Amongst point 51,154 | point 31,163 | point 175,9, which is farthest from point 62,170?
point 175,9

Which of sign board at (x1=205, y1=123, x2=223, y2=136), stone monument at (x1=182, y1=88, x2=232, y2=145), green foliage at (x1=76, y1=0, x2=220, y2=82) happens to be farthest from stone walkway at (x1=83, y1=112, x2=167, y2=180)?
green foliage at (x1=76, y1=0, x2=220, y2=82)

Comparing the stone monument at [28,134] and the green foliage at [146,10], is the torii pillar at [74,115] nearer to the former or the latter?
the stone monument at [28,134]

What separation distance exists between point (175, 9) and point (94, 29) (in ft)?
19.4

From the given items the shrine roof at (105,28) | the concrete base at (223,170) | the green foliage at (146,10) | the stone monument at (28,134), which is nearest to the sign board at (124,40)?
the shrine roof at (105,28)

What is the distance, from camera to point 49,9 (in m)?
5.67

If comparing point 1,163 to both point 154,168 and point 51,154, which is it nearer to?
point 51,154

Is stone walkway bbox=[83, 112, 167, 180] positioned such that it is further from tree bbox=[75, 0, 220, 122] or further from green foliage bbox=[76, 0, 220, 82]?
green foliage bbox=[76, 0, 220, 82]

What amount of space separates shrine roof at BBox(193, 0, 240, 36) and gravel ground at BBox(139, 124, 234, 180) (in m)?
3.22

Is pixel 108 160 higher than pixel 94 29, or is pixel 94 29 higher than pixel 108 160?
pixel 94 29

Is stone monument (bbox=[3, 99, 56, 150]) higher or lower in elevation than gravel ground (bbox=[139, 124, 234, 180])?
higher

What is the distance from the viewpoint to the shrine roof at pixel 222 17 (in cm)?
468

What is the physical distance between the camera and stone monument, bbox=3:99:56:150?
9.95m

= = = =

* **The problem**
Rewrite the lines above with every "gravel ground" changed to "gravel path" and everything else left as it is.

* **Complete answer**
Amongst point 51,154 | point 31,163 | point 175,9, which is farthest from point 62,170?
point 175,9

Which of sign board at (x1=205, y1=123, x2=223, y2=136), stone monument at (x1=182, y1=88, x2=232, y2=145), green foliage at (x1=76, y1=0, x2=220, y2=82) happens to be farthest from stone walkway at (x1=83, y1=112, x2=167, y2=180)?
green foliage at (x1=76, y1=0, x2=220, y2=82)

Comparing the stone monument at [28,134] and the green foliage at [146,10], is the torii pillar at [74,115] nearer to the former or the latter?
the stone monument at [28,134]

What separation distance exists between point (175, 9) and point (94, 29) (in ft)?
19.4

From the given items the shrine roof at (105,28) | the concrete base at (223,170) | the green foliage at (146,10) | the stone monument at (28,134), which is nearest to the sign board at (124,40)?
the shrine roof at (105,28)

What is the distance, from camera to point 49,9 (in m)?
5.67

If comparing point 1,163 to both point 154,168 and point 51,154, which is it nearer to?
point 51,154

Is stone walkway bbox=[83, 112, 167, 180] positioned such that it is further from tree bbox=[75, 0, 220, 122] or further from green foliage bbox=[76, 0, 220, 82]?
green foliage bbox=[76, 0, 220, 82]

What amount of space separates shrine roof at BBox(193, 0, 240, 36) and gravel path at BBox(139, 124, 234, 180) (in m)?
3.22

Is pixel 108 160 higher than pixel 94 29, or is pixel 94 29 higher than pixel 108 160?
pixel 94 29

Is stone monument (bbox=[3, 99, 56, 150]) higher or lower in elevation than gravel path (bbox=[139, 124, 234, 180])?
higher

What is the distance from the viewpoint to the shrine roof at pixel 222 17 (in cm)?
468

What is the physical distance between the camera and stone monument, bbox=3:99:56:150?
9.95m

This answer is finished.